Will Regulator’s property fund notice period devastate the market?

17 July 2021

The majority of DIY property fund investors will flee the sector if the Financial Conduct Authority introduces a three to six month notice period, AJ Bell has warned.

In a survey of nearly 2,000 DIY investors, over half (54%) said they would sell their holdings if the regulator imposes a 90-180 day notice period, while three quarters (76%) of potential property fund investors said they would be put off investing.

The FCA’s proposal is intended to protect consumers after the UK property sector experienced a flurry of suspensions as a result of Brexit and the Covid-19 pandemic.

In its initial consultation last year, the FCA said that while fund suspensions exist to protect consumers in “exceptional circumstances”, it had seen repeated suspensions in recent years, suggesting there may be “wider problems” in the sector.

Laith Khalaf, financial analyst at AJ Bell, said: “Our survey suggests the majority of DIY property fund investors will fly the coop if notice periods are introduced.

“These numbers suggest the open-ended property sector could find itself facing an existential threat if the FCA imposes mandatory notice periods on these funds.

“As well as retail investors, multi-asset funds, multi-manager funds and discretionary portfolio managers might also think twice before investing in open-ended property funds, if they felt a notice period would reduce their own ability to rebalance portfolios, and provide liquidity to their own investors.

“There’s also the issue that under current legislation, notice periods of 90 days or more would make property funds ineligible for inclusion in an ISA, where rules state an investor must be able to encash investments within 30 days. HMRC is currently consulting on whether it can somehow work around these rules, if the FCA does introduce notice periods on property funds.”

The FCA is not expected to take a final decision on its policy position until the third quarter of this year, after which point it has said it will give firms a “suitable implementation period”, likely between 18 months to two years.

Khalaf said: “The fundamental problem with open-ended property funds is they are a square peg in a round hole. The underlying assets these funds hold take a long time to sell, while the funds themselves offer daily liquidity.

“This has resulted in funds holding high levels of cash, and suspending trading for long periods, which clearly isn’t a good thing for investors, and why the FCA wishes to take action to minimise the chance of this happening going forward.

“The doomsday scenario is that the introduction of long notice periods prompts a wave of further withdrawals, which proves to be an extinction event for the open-ended property sector. Hence why the FCA is taking its time in formulating the rules to avoid such dramatic consequences. It does at least seem likely that any introduction of notice periods would mean the number of open-ended funds on the market shrinks, with assets congealing around a few big funds.

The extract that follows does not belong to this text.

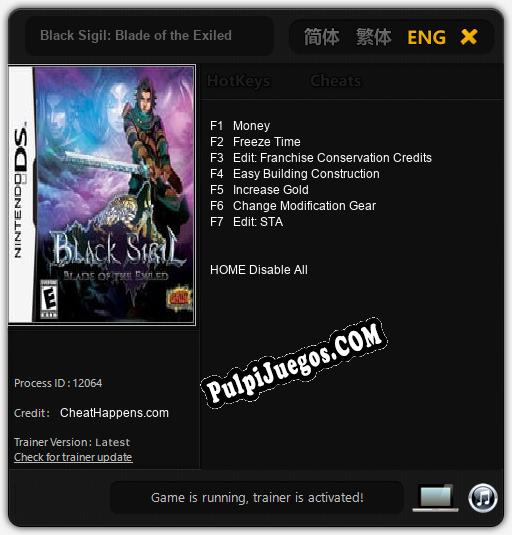 Entrenador liberado a Black Sigil: Blade of the Exiled [v1.0.8]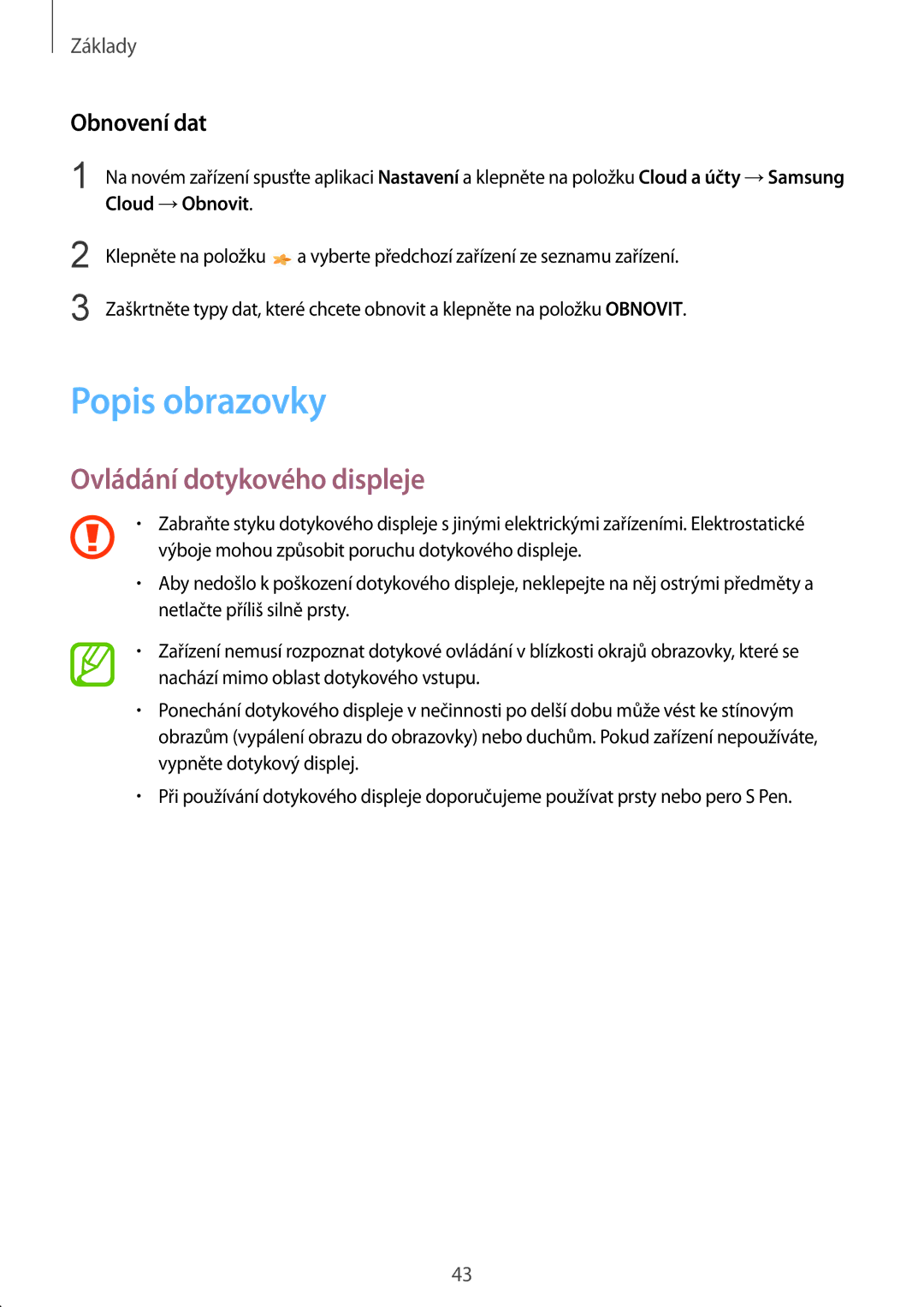 Samsung SM-N950FZKDETL, SM-N950FZKAO2C, SM-N950FZBDETL manual Popis obrazovky, Ovládání dotykového displeje, Obnovení dat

“Notice periods are probably the least worst option, but they’re still not ideal for investors, and our survey suggests many will simply vote with their feet.”

Aviva and Kames have already announced the closure of their property funds after redemption requests stacked up so high the funds became unviable.

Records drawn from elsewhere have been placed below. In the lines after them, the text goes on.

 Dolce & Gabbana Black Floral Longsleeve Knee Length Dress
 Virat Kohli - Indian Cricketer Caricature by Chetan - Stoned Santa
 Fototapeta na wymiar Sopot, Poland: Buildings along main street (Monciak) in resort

Khalaf said some investors may move out of property altogether, while others may move to investment trusts’ close-ended structure as they offer intra-day trading.

“Some [investors] may move out of property altogether, others may opt for investment trusts which offer property exposure, but whose closed-ended structure means they can be traded throughout the day.” – Laith Khalaf, financial analyst, AJ Bell

However, the cost of this liquidity is reflected in the discounts placed on many of these trusts and which may effectively act as a barrier to investors encashing.

Khalaf added: “The one thing that open-ended property funds do offer investors, in normal trading conditions, is the ability to buy and sell property holdings at somewhere near the market value of the underlying portfolio. That’s valuable not just to retail investors, but also to many advisers and institutional investors who want exposure to property, but don’t wish to take a position on whether a discount is warranted or not.”